Languages with these characteristics would be better expressed in another way (for example, the technique top down Operator precedence), But let’s assume you opted for a formal grammar. The next step would be to determine whether it fits the requirements for one of these automatic generation methods (such as LALR parsers or perhaps PEG, suggested by @Victor). Very likely this will be possible, although in some cases the form of express your derivation rules get a little "weird" (e.g.: when the syntax for generics was intruded in Java and C#, a special rule was needed to address Classe<Tipo1<Tipo2>> - for the Angle Brackets needed to be balanced, but the symbol >> was not recognized as two > for "longer marriage principle").

If either parser requires a lot of change in the expression of its rules, it can get in the way of maintainability of your compiler, so this should be avoided.

Finally, if there are still two or more parser options, consider whether there is even a need to optimize for performance: the advantage of using a ready-made generator or, conversely, the advantage of manually implementing a simpler algorithm, can allow you to have a faster functional version that allows you to use, test, receive feedback - in short, gain more "hands-on language creation experience". A second, more efficient version can always be made later.

  • Sometimes these grammars are designated as "Operator Precedence grammars" and are in the "context-free-Grammar" family"

14

Instead of using LR or LL, use Pegs (Parsing Expression Grammars, see here and here).

A PEG is defined similarly to a GLC (Context-Free Grammar), only with the following differences:

  • A PEG does not have a non-deterministic choice (rules of the type A ← b | c GLC). Instead Pegs have deterministic choices (rules like A ← b / c). In a deterministic choice in the format A ← b / c / d, the non-terminal A initially attempts to derive a b (and the corresponding parser will do this too). If A not derive b, then the parser will attempt to derive a c and if I don’t get this too a d. This rule is defined in this way in order to eliminate ambiguity in choice (which typically exist in Glcs), but also makes some cases problematic such as A ← x / xy, where xy will never be derived. An interesting practical result about this is that a rule of the type S ← 'if' C 'then' S 'else' S / 'if' C 'then' S does not suffer from the problem of dangling-Else.

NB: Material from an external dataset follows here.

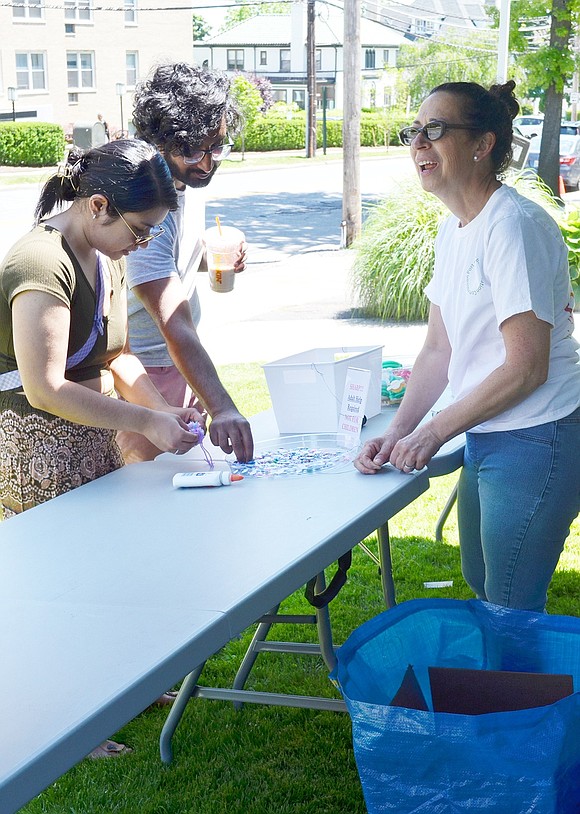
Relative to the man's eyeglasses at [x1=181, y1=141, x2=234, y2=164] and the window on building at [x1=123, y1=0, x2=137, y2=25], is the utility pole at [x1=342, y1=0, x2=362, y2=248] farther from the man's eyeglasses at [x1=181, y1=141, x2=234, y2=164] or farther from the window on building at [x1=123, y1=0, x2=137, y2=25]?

  • A PEG can have a predicate and. This predicate works as follows: A rule A ← b &c means that A drift b if, and only if, shortly after the b there is a c.

  • A PEG can have a predicate not. This predicate works as follows: A rule A ← b !c means that A drift b if, and only if, shortly after the b nay there is a c.

In this way, the first rule reduces the recognition power of PEG languages relative to Cfgs and the other two increase. As a result there are languages that are PEG but are not context-free, such as the language {anbncn | n > 0}:

S ← &(A 'c') 'a'+ B !('a'/'b'/'c')
A ← 'a' A? 'b'
B ← 'b' B? 'c'

On the other hand, Pegs are not able to recognize inherently ambiguous Cfgs and also some that are not ambiguous.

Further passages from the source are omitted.